The building’s architecture presents a tall entrance, flanked by two curved windows, at the end of a set of semi-circular stairs. The gable has a flower decoration, and under the cornice, adorned with small consoles, we can notice round little windows for the attic’s lighting. Nowadays, the building of the former Synagogue of Cismari is severely damaged and requires extensive restoration works.

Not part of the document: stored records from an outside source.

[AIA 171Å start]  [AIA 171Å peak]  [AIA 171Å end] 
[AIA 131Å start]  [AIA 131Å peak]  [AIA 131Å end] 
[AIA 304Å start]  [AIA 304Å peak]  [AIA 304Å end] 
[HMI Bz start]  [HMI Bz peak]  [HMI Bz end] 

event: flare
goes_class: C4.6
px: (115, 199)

Near the synagogue, the renowned Jewish doctor Leon Ghelerter founded a children’s hospital and a clinic in 1937. The building has a lower ground floor and a wooden balcony on the side. Leon Ghelerter has founded charitable organizations, hospitals and clinics, both in Iași, and in Bucharest. His clinic on Ghica Vodă Street, across the tower of the Barnovschi church, offered free consultations to all locals, no matter the religion, especially for lung diseases. He was so-called “the doctor of all people” and has fought all his life against tuberculosis and alcoholism. Dr. Ghelerter was also a strong supporter of socialist ideals, member of different parties and a fervent journalist of socialist magazines in the interwar period. Now, the rehabilitated building hosts the “Dr. Ghelerter” Section of the Psychiatry-Neurology Hospital.

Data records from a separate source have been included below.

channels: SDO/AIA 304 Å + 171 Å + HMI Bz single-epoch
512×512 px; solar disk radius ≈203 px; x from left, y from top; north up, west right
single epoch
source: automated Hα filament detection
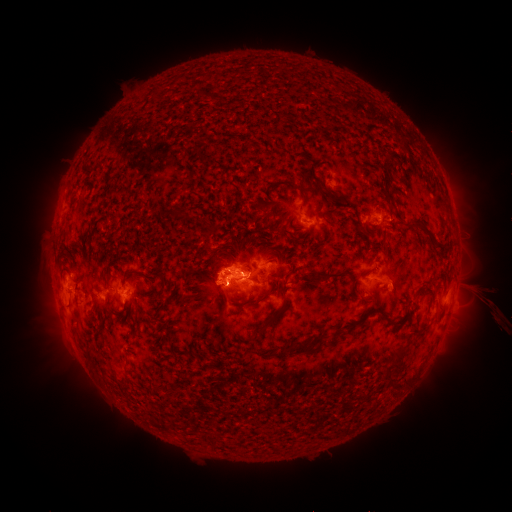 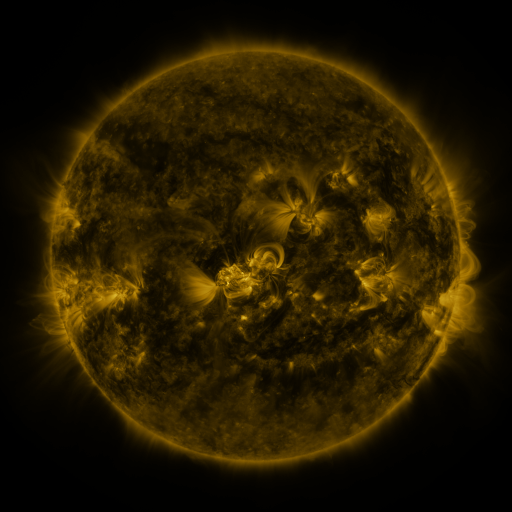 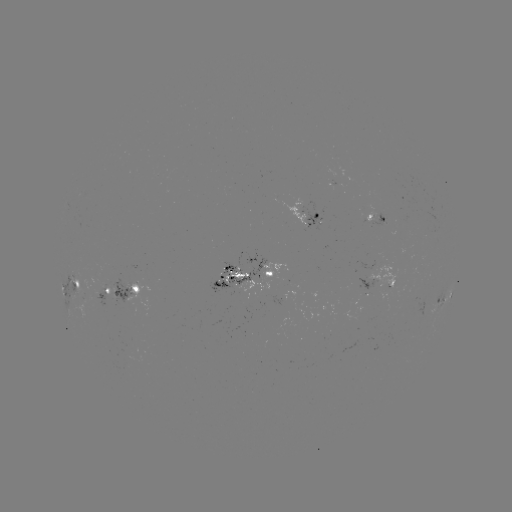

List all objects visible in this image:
filament: <bbox>382, 190, 397, 208</bbox>
filament: <bbox>138, 200, 149, 209</bbox>
filament: <bbox>405, 215, 431, 233</bbox>
filament: <bbox>354, 223, 368, 235</bbox>
filament: <bbox>286, 265, 294, 278</bbox>
filament: <bbox>124, 270, 157, 284</bbox>
filament: <bbox>158, 271, 167, 286</bbox>
filament: <bbox>300, 274, 320, 285</bbox>
filament: <bbox>249, 275, 264, 285</bbox>
filament: <bbox>243, 288, 273, 307</bbox>
filament: <bbox>358, 306, 404, 325</bbox>
filament: <bbox>251, 309, 277, 337</bbox>
filament: <bbox>277, 329, 331, 357</bbox>
filament: <bbox>391, 356, 405, 370</bbox>
filament: <bbox>121, 368, 131, 388</bbox>
filament: <bbox>390, 376, 405, 388</bbox>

The objective cannot be visited.
Trade and Jewish Guilds
The first Jewish immigrants in Moldavia arrived in the 14th century, most of them being Ashkenazi from Central Europe, but some being Sephardic Jews of Spanish origin. Throughout time they organized in Iași one of the most significant communities in Europe. Because Jews didn’t have access to public positions, they oriented towards trade, commerce, small industry or credit. The Jews have been resourceful tradesmen, who used to sell alcohol, tobacco, cotton or salt since the 17th century. Later on, they worked as gifted artisans – tailors, blacksmiths, shoemakers, watchmakers, furriers, trap makers, coopers etc. Medicine was a favorite occupation for those with studies, as in the case of doctor Shmil, who served at the court of Stephen the Great. The doctors’ guild extended a lot towards the 20th century.
The fashion change of the Romanians from the traditional clothes to the European ones was also made with the help of the Jewish artisans who brought merchandise from all over Europe. They were organized in professional associations called guild, each having its own religious house. In Iași here were synagogues of Shoemakers, Tailors, Musicians, Old-clothesmen, Butchers, Apple tradesmen etc. Only the “Merarilor” Synagogue still exists today, near the Grand Synagogue in Târgu Cucu. Some Jews were into the transportation business of merchandise or people, with their wagons called “Haraba” (rack wagons), which went even all the way to Leipzig. The Jewish economic activity contributed decisively to the development of the urban environment of Moldavia in the 19th century.